A few years ago, I visited the National Memorial for Peace and Justice in Montgomery, Alabama. Informally known as the Lynching Museum, the Memorial consists of more than 800 coffin-shaped oxidized steel markers engraved with the names of more than 4,400 Black Americans who were publicly tortured and murdered in the United States between 1877 and 1950. Before then, I had visited the Whitney Plantation in Louisiana, once a forced labor camp that is now a museum with an exclusive focus on the lives of the enslaved. On the grounds of the Whitney stands a granite Wall of Honor with the names of more than 350 enslaved people who lived and died working there, as well as a Field of Angels monument bearing the names of 2,200 enslaved children who died in the surrounding St. John the Baptist Parish between the 1820s and 1860s.

Mindful of the 3,000 names inscribed on the 9-11 Memorial in New York and the 58,000 names of servicemen engraved on Maya Lin’s Vietnam Veterans Memorial in Washington DC, I became fascinated by how the listing of names has the power to keep past events present and vital. These memorials displaying the names of those slain serve to humanize individuals by opening a doorway into their lives while simultaneously shining a light on the mistakes we have made as a society.

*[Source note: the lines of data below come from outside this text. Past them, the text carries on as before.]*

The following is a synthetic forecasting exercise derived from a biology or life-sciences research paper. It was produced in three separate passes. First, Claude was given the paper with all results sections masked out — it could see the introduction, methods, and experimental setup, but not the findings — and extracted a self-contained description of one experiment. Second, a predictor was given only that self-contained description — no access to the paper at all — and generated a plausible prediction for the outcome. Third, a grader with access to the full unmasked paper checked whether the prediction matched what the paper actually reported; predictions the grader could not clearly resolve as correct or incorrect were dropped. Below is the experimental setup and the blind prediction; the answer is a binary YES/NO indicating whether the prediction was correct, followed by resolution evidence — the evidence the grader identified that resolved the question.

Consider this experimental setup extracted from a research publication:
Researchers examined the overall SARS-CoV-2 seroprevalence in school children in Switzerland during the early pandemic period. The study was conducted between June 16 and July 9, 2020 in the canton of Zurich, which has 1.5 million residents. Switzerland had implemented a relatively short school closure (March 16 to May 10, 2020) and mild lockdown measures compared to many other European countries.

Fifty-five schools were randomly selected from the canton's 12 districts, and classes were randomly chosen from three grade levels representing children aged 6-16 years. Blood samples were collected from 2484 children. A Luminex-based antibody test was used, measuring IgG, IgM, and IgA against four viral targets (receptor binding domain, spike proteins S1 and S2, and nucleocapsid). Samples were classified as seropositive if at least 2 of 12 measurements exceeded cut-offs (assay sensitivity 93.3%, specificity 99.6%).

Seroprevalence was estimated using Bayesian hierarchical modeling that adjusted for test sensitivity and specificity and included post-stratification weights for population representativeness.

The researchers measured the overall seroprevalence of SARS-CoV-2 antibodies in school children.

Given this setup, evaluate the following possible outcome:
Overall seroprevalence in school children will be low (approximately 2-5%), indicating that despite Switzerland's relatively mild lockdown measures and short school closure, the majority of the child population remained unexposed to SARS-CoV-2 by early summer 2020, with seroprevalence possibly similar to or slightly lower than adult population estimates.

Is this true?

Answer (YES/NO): YES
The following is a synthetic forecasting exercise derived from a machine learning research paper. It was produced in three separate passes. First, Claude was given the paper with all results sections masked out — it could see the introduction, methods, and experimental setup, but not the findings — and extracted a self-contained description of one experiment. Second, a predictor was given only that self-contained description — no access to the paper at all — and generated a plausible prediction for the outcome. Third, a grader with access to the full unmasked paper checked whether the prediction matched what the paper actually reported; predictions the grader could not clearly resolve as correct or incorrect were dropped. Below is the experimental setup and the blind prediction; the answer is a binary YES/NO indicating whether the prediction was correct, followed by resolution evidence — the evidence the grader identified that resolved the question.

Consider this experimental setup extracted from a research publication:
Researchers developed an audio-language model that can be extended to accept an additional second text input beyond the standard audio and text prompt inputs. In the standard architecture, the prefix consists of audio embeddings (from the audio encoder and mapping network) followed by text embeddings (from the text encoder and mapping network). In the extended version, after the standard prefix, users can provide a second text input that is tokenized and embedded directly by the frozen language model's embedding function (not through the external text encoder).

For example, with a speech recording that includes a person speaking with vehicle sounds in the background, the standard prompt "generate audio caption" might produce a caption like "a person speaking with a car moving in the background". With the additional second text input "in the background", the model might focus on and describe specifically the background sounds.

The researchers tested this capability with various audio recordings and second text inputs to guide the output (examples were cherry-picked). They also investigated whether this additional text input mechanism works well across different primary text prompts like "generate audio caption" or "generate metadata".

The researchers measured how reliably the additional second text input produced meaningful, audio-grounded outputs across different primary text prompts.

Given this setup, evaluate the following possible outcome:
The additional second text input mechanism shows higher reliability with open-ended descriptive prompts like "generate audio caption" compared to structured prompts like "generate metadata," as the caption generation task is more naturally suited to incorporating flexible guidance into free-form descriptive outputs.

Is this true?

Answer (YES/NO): NO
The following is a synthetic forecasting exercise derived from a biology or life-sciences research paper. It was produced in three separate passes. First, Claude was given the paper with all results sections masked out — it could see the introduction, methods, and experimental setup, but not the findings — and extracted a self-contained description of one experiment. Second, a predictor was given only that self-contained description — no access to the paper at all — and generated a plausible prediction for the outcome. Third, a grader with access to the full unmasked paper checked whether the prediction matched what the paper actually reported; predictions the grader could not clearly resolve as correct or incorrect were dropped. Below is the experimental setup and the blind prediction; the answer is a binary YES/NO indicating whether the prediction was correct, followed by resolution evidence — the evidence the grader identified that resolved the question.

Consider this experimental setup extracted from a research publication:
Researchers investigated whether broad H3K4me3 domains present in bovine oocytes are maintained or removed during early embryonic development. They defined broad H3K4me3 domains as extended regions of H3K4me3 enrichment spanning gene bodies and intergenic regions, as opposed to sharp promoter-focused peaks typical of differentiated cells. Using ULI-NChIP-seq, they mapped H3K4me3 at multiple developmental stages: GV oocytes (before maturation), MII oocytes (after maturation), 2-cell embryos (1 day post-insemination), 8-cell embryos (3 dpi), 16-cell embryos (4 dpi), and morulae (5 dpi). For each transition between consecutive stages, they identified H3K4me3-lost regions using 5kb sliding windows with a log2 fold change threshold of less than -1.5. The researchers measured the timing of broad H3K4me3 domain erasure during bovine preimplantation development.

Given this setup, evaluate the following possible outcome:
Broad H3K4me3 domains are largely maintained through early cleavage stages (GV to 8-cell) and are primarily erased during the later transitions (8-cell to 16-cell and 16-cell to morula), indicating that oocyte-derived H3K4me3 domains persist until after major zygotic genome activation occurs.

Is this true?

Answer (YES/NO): NO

The Reclamation of Madison Hemings was envisioned as, and commissioned to be, a two-person play about Madison Hemings and Israel Gillette Jefferson, two men who were enslaved at Thomas Jefferson’s forced labor camp, Monticello. When I started researching the lives of these men, I came across the names of hundreds of other enslaved people who lived and died building and maintaining Monticello. The stories of these individuals were conspicuously absent from the historical information offered upon my first visit to the home of the author of the Declaration of Independence. Through continued research, I discovered names and glimpses into the lives of the others who had been enslaved on that hallowed ground. I felt a deep obligation to acknowledge and embrace the lives of these people who had been ignored by others for decades. However, my assignment was to write a two-person play. Faced with this quandary, I thought of the National Memorial for Peace and Justice, and the Whitney, the Vietnam Memorial, and others like them, and became determined to translate the power of these granite and steel memorials into an ephemeral flesh and blood performance for the stage. The Reclamation of Madison Hemings is the result of that effort.